One afternoon when I came home from work, my grandson's friend was sitting on the couch with his head in his hands. He told me, "I just found out that another one of my good friends was diagnosed with cancer." Austin is a junior in high school. Unfortunately, I was not surprised. When you live in the toxic corridor of the Ohio River, serious, fatal and debilitating diseases are not unusual. East Liverpool, is an area being studied by the American Cancer Society because of cancer rates and by U. of Cincinnati researchers, cooperating with Dr. Roxanne Burns, KSU faculty member, for manganese levels. Because of the work of Alonzo Spencer, the county has been declared an Environmental Justice Area.

A major problem that contributes to global warming is coal-fired power plants: First Energy's Sammis plant at Stratton and the Cardinal Plant further downriver. First Energy installed scrubbers that were supposed to clean emissions. However, the smoke and steam coming out of the smokestack is still dark. Some say only one of the scrubbers is working; others say the scrubbers were never placed in operation.

"Little Blue," a fly-ash dumping ground for the Bruce Mansfield Power Plant changed a bucolic environment to a fenced-in nightmare. The site sits just above the Ohio River. First Energy has plans to "clean up" by 2016. Ironically, although the clean-up calls for treating and releasing the water into the Ohio River, for a number of years local residents have reported that Little Blue is shrinking. Where did that water go? Only one place is possible: into the river.

Burning coal contributes to mountaintop removal mining. We know that the greatest contributor to global warming is the power plant cycle.

In his State of the Union message, President Obama pledged to act administratively to reduce pollution that will affect climate change and environmental health.
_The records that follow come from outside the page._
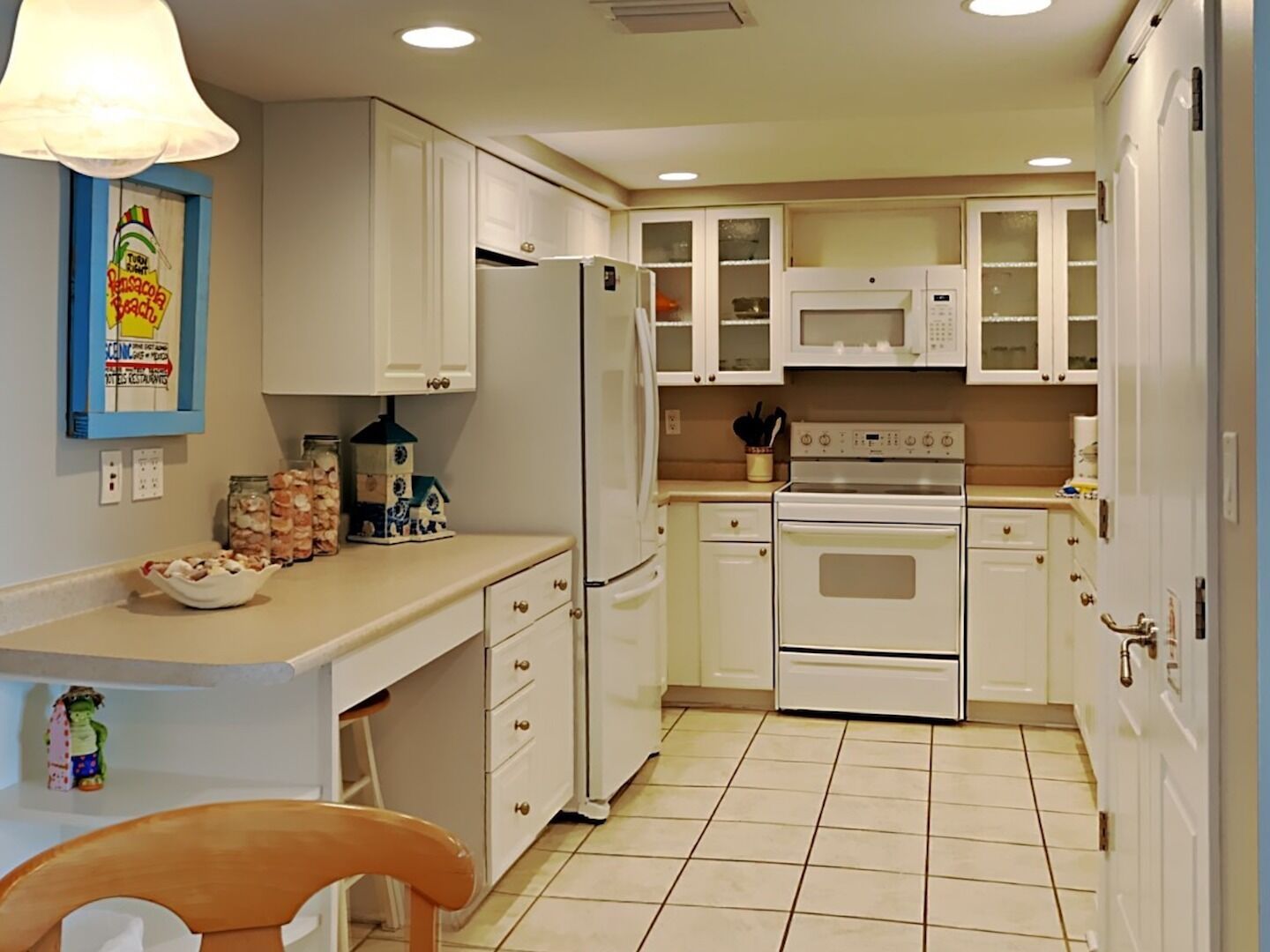 Regency Towers by Southern Vacation Rentals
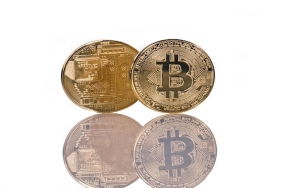 Web3 Trendleri ve İş Dünyası İçin Yeni Fırsatlar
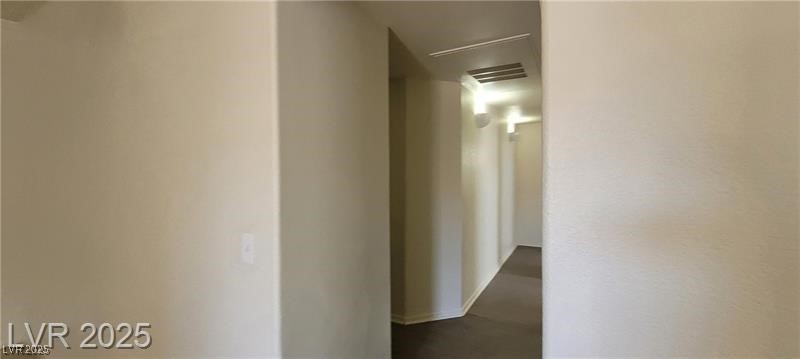 75 North Valle Verde Drive 2121 Property Photo 23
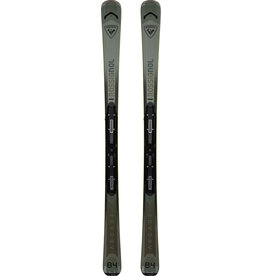 Rossignol ROSSIGNOL ARCADE 84 K SPX 12 F25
A poll conducted by the Natural Resources Defense Council and Environment America, following the State of the Union, shows that 65 percent of Americans believe climate change is a serious problem and a strong majority (i.e., 60 percent) support Obama's use of executive authority to reduce the dangerous industrial carbon pollution that is causing climate change.
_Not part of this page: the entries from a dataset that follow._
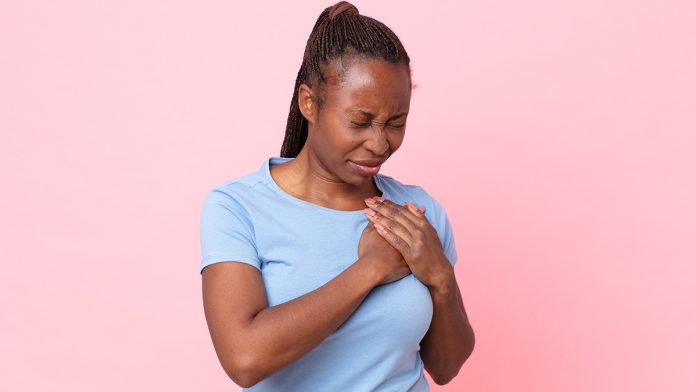 3 Types Of Heart Problems Will Save Your Life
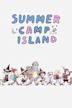 FREE MAX: Summer Camp Island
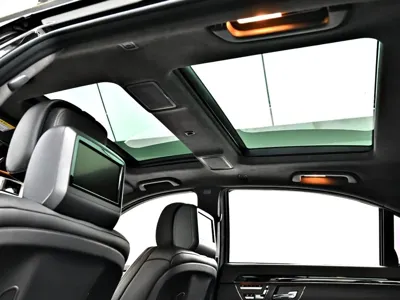 Mercedes-Benz S-Class 2011, 129546 км, за 14535.97 USD - фото 15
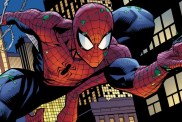 Sony Cancels Another Spider-Man Universe Movie – Report
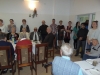 Zdjęcie: XIX Konkurs Szopek Bożonarodzeniowych oraz Potraw Wigilijnych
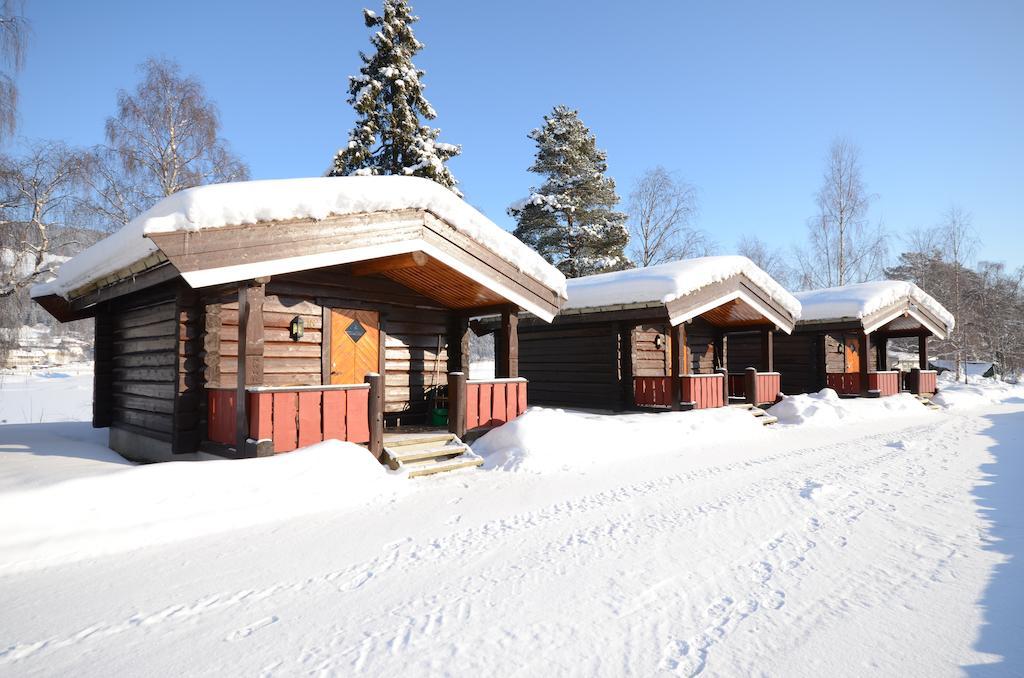 Cottage,1658780164:JPEG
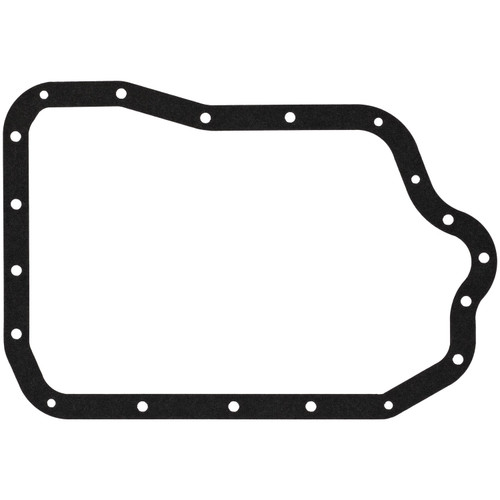 Automatic Transmission Oil Pan Gasket RG-88
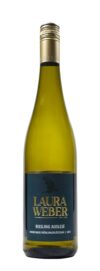 2025 Riesling Auslese, Monzinger Frühlingsplätzchen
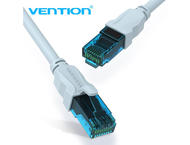 Кабели и Адаптери Vention кабел LAN UTP Cat5e Patch Cable - 1.5M Blue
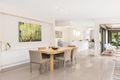 Property photo of 3 Peregrine Street Gledswood Hills NSW 2557
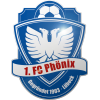 https://img.changdazuche.com/img/football/team/2f5fb7967cfb1434fb56103a7628df5f.png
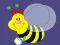 Spel Help To The Mystical Fruit online
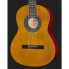 Фото #4 товара Startone CG851 3/4 Classical Guitar Set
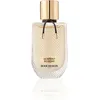 Image de Serpent BohÃ¨me - Boucheron - Eau De Parfum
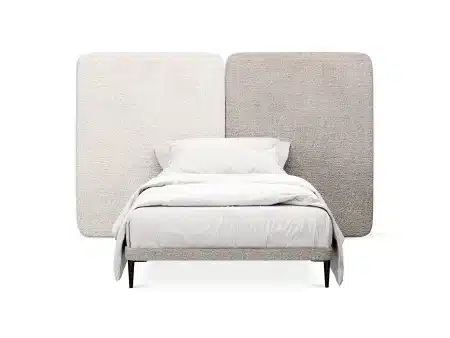 Кровать Licata 900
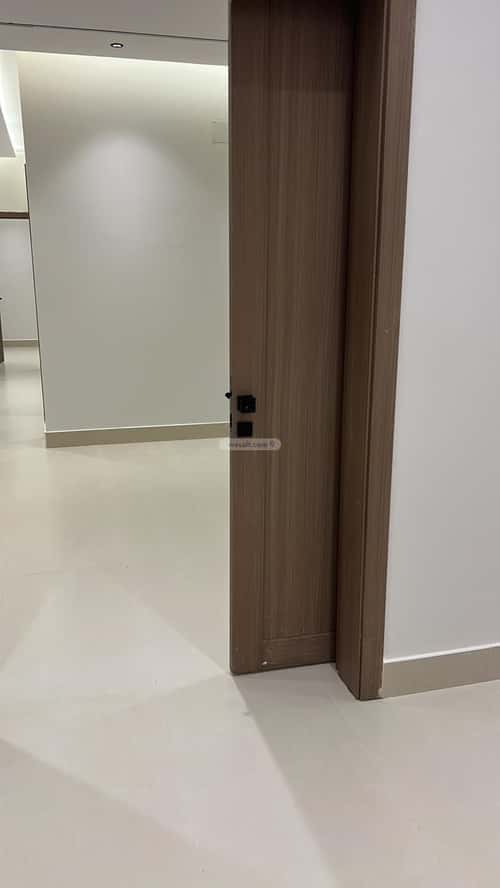 Floor with 4 Bedrooms Bader, South Riyadh, Riyadh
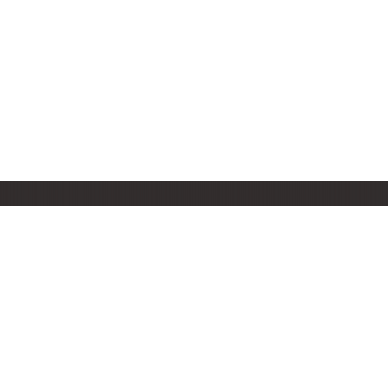 NORDIC NEGRO LISTA 2х29,75 0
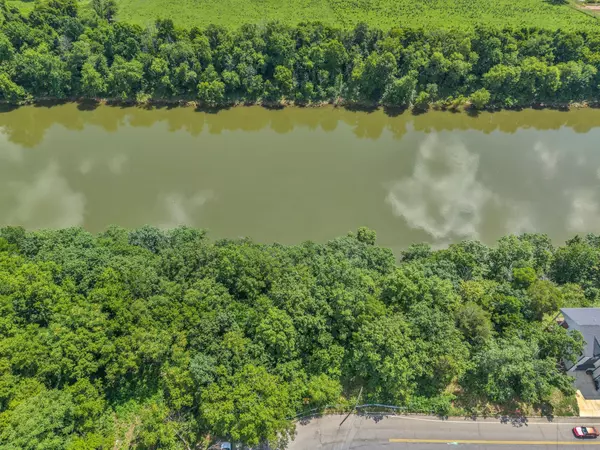 Madison, TN 37115,388 Rio Vista Dr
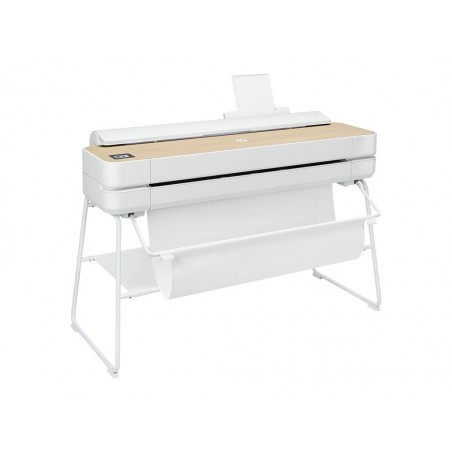 HP DesignJet Studio 36-in Printer
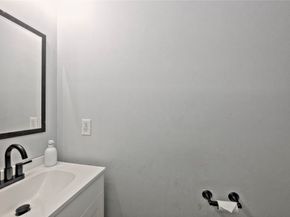 4527 Natural Bridge Drive, Houston TX 77345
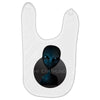 Hi!Earthling T-Shirt Baby Bibs
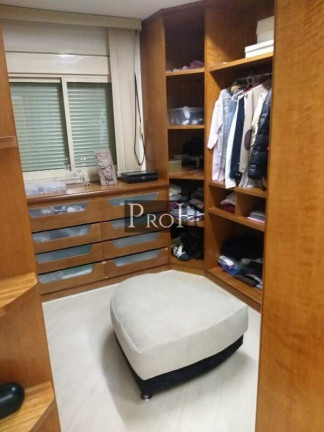 Imagem Apartamento com 3 Quartos à Venda, 190 m² em Rudge Ramos - São Bernardo Do Campo Imagem Apartamento com 3 Quartos à Venda, 190 m² em Rudge Ramos - São Bernardo Do Campo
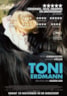 Toni Erdmann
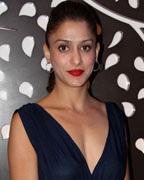 Shilpa Sakhlani Agnihotri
Although he charged Congress to act first, Obama made it clear that if Congress did not act, his administration would do so.

In this time of inaction on the part of Congress, given the importance of the issues we face with climate change the president and his administration must hold fossil fuel corporations accountable, reject proposals to import dirty fuels, support development of clean energy, and protect communities from future climate disasters like Hurricane Sandy.

It is evident that we cannot wait. We must imagine a world in which a junior in high school does not have to mourn over the cancers and cancer deaths of his friends. The time for the president to act is now.